Consider this hypothetical customer review of an airline that contains grammatical errors and fragments, as is often the case: “Great experience on the plane. crew very polite. The food was delicious. will fly again.” Consider how a staff member will analyze this review. They probably won’t pay heed to any stop words, punctuations, or other words like “plane” or “crew.” Instead, they’ll focus on looking for keywords that, according to their knowledge of the English language, denote how the customer felt during the flight. The words “great,” “polite,” and “delicious” readily denote satisfaction. Although not readily apparent, the use of the words “will” (instead of the negatory “will not”) and “again” also denote positive feedback.

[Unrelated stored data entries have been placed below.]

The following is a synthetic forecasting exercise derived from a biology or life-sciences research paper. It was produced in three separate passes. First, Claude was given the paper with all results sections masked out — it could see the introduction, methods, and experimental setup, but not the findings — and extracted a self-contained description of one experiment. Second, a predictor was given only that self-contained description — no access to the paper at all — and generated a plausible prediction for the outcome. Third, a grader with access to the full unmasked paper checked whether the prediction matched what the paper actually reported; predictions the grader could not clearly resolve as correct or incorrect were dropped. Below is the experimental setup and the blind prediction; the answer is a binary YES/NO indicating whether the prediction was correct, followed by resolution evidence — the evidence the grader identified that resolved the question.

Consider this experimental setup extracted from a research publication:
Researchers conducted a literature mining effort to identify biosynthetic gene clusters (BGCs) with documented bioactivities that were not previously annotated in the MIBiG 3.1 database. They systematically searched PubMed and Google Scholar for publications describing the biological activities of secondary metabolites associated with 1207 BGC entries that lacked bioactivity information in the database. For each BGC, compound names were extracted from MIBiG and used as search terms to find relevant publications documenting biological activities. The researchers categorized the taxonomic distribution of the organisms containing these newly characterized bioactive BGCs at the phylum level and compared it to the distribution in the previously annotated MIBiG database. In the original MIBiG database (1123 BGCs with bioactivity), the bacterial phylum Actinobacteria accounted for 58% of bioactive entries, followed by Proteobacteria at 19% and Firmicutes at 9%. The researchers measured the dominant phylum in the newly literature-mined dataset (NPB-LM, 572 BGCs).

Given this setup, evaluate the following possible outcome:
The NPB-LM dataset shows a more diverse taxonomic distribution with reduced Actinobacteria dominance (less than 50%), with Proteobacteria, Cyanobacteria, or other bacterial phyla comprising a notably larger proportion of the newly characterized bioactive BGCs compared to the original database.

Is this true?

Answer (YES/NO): NO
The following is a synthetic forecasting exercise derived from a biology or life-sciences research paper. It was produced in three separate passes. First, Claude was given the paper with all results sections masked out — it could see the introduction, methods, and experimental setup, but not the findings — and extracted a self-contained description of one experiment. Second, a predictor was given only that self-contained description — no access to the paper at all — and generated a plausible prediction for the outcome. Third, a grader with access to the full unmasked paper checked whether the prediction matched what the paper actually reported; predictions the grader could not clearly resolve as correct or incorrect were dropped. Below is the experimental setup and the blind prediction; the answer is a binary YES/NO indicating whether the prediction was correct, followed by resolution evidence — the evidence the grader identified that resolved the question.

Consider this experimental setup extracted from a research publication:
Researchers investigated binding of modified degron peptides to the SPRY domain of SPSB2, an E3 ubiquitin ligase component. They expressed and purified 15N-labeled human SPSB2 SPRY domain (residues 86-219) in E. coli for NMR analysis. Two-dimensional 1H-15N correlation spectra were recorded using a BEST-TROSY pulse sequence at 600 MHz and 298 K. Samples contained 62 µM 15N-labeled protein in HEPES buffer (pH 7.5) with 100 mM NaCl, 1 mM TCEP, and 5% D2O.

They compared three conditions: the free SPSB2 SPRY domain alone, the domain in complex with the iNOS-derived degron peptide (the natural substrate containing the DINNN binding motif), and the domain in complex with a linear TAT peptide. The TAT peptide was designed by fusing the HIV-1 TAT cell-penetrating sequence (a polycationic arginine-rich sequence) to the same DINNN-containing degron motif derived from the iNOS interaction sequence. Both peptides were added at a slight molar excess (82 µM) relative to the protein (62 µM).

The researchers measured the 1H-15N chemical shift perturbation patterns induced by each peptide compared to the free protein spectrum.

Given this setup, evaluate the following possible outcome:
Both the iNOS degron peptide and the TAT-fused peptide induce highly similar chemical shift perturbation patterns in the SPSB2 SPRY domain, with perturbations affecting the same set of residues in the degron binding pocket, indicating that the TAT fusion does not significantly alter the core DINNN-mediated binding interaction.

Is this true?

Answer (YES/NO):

After preprocessing, the following tokens remain: great, experience, plane, crew, polite, food, delicious, will fly again. This phrase has the most information value for an ML model because it contains unique tokens that distinguish the “positive” category from the other two. That isn’t to say that it contains all useful words; preprocessing can never make the data completely clean. But it can bring it to a stage where an NLP model will be able to create links between certain words and their corresponding tags. Humans perform this preprocessing subconsciously based on knowledge of natural language gained throughout their lifetime. Computers, on the other hand, require this data to be staged (unless of course, a model is provided that automatically preprocesses data).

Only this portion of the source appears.